И зачем-то нам опять нужно ее открыть. Зачем-то -войти... Рука сама так и тянется... И вдруг меня осеняет: все те ужасы, которые мы только что с товарищем пережили, просто ничто в сравнении с тем, что ожидает нас там, за этой дверью!

Что именно, я не знаю, но точно чувствую - там живет какой-то самый главный страх, и страх этот мой. А через секунду рука уже дергает металлическую ручку, дверь м-е-е-е-дленно открывается. И тут на какую-то секунду я тоже ме-е-е-длю - и пропускаю вперед своего товрища. Он входит первый, а я остаюсь. Огромный топор опускается прямо на входящего - я вижу его нестерпимый блеск и то, как товарищ падает с зияющей раной, крови нет, но я знаю: это конец!.. Никогда, никогда, тебя больше не будет на свете, мой товарищ!

...Я просыпаюсь в ужасе и слезах. Я знаю, что нарочно помедлила там, у двери.

Зачем, зачем я это сделала.

- Женщина - сосуд скудельный, - слышится голос усатого дядьки. - Муж спал глубоким сном, не ведая беды, а у него взяли во сне худое ребро и вышла из него жена, блуд творящая, глаза застящая, с пути сбивающая. Желаю теперь, говорит, чадородием спастись и произведу вам детей без счета, а того не знает материно отродье, что не для жизни эти детки, а для смерти, сосуд ее скудельный...

А может, это и не дядька шепчет, а тот другой, которого больше со мной нет? Кто был, кого я под топор поставила.

Я бросаюсь куда-то прочь, чтобы найти его живое тело и все поправить. Бегу по парку мимо поседевших елок, вдоль пышного фасада прямо к ртутной воде и с размаху прыгаю туда, в распадающийся на шарики жидкий металл. Мне надо товарища своего оттуда вытащить! Не дать ему разбежаться ртутью, ведь он не умеет плавать, как дитя малое, вот он, вот - хватает воздух ртом, цепляется за мое разбухающее утопленником пальто, и отлепляя от себя его руки, отдирая впивающееся в меня тело, я твержу, что мне надо кого-то спасти; спасти, спасти...

Долго стою одна на берегу. Потом опять, в который раз бреду по парку к дому-творцу, где живут и лечатся наши лучшие в мире дети. Но никого нет. Прямо возле дома, рядом с каменной вазой без цветов -гипсовый памятник.

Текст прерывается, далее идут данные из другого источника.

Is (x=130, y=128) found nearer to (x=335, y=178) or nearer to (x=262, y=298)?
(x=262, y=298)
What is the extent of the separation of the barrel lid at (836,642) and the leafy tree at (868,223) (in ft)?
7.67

Вернее, памятничек.

На холодном камне - голенький ребенок в натуральный рост со скрещенными ручками и ножками, налицо явные признаки рахита или другой болезни. Головка пониклая, вокруг большого лба неподвижно лежат легкие завитушки. Весь - лобастенький. А личика почему-то нету, не видно личика, будто трактором его разровняли: носик приплюснут, подбородок срезан, глазки стерты. И все тельце даже и для памятника уж больно неживое - одутловатый живот уходит книзу в беспомощную выпуклость. Но ручки, смотрю, цепкие и к груди ребенка что-то прижато: другая фигурка, еще помельче. Он ее вроде бы баюкает, как свою любимую зверушку. Наклоняюсь - а это он сам и есть, такой же голенький и лобастенький. И вдруг меня охватывает такая тоска! То ли душа моя смущена, то ли тело не может вынести вида этого детского зверушечьего отродья, этой бессильной каменной плоти, множащей и лелеющей самое себя, свое мертвое естество. И тут в застывших изгибах маленького идола мне вдруг мелькает чье-то знакомое раскосое выражение - какая-то звериная сосредоточенность, так похожая на человеческую цель и волю...

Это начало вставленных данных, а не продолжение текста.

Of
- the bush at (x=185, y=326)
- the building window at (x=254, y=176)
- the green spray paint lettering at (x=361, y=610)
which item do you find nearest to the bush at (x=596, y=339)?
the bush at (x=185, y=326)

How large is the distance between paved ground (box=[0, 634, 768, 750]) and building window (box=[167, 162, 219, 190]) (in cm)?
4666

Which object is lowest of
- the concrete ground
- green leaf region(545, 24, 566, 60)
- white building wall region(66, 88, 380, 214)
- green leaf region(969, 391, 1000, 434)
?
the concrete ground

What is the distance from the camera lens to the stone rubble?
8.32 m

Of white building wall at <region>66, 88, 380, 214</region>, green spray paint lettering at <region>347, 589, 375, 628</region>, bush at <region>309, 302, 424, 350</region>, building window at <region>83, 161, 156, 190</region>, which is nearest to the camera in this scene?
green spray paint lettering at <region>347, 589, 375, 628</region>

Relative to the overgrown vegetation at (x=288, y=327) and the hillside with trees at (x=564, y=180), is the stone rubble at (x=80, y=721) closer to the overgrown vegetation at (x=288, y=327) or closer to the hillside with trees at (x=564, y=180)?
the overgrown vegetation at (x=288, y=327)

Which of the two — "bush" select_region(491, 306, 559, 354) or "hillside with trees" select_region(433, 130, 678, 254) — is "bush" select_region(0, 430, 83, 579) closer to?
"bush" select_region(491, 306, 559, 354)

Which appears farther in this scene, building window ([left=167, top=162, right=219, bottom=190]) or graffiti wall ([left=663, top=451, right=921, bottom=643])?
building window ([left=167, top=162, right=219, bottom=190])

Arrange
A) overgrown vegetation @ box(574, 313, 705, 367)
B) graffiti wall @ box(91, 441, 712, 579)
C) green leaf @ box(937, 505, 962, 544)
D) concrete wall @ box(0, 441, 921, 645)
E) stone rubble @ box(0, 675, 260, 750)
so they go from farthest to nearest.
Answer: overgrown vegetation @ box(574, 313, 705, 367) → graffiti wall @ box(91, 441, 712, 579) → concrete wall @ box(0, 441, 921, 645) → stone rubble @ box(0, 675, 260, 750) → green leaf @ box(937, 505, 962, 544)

:Плоскость сна вдруг качнулась и сместилась куда-то в сторону. Не то ей снилось ее собственное детство, не то - Вовино, не то детство какого-то третьего лица. А может быть, это третье лицо видело сон - про них про всех; она видела во сне, как все они ему снятся...

"Маленького роста, крепкого телосложения, с немного приподнятыми плечами и...

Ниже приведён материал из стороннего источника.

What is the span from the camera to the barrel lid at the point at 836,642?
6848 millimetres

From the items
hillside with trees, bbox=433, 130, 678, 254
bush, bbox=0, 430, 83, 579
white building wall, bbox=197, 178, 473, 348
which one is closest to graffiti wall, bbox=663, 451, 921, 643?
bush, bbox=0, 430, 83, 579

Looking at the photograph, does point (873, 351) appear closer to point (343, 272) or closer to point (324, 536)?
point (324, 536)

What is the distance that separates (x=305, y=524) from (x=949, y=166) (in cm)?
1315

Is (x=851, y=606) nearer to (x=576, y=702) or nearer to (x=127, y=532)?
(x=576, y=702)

большой, слегка сдавленной с боков головой... имел неправильные - я бы сказал - некрасивые черты лица: маленькие уши, заметно выделяющиеся скулы, короткий, широкий, немного приплюснутый нос и вдобавок большой рот с желтыми, редко расставленными зубами. Совершенно безбровый, покрытый сплошь веснушками. Ульянов был светлый блондин с зачесанными назад длинными, жидкими, мягкими, немного вьющимися волосами. Помню, на лице его выделялся высокий лоб, под которым горели два карих круглых уголька." (Воспоминания товарища. "7 с плюсом". Газета Советского фонда Милосердия и здоровья народной Академии культуры и общечеловеческих ценностей).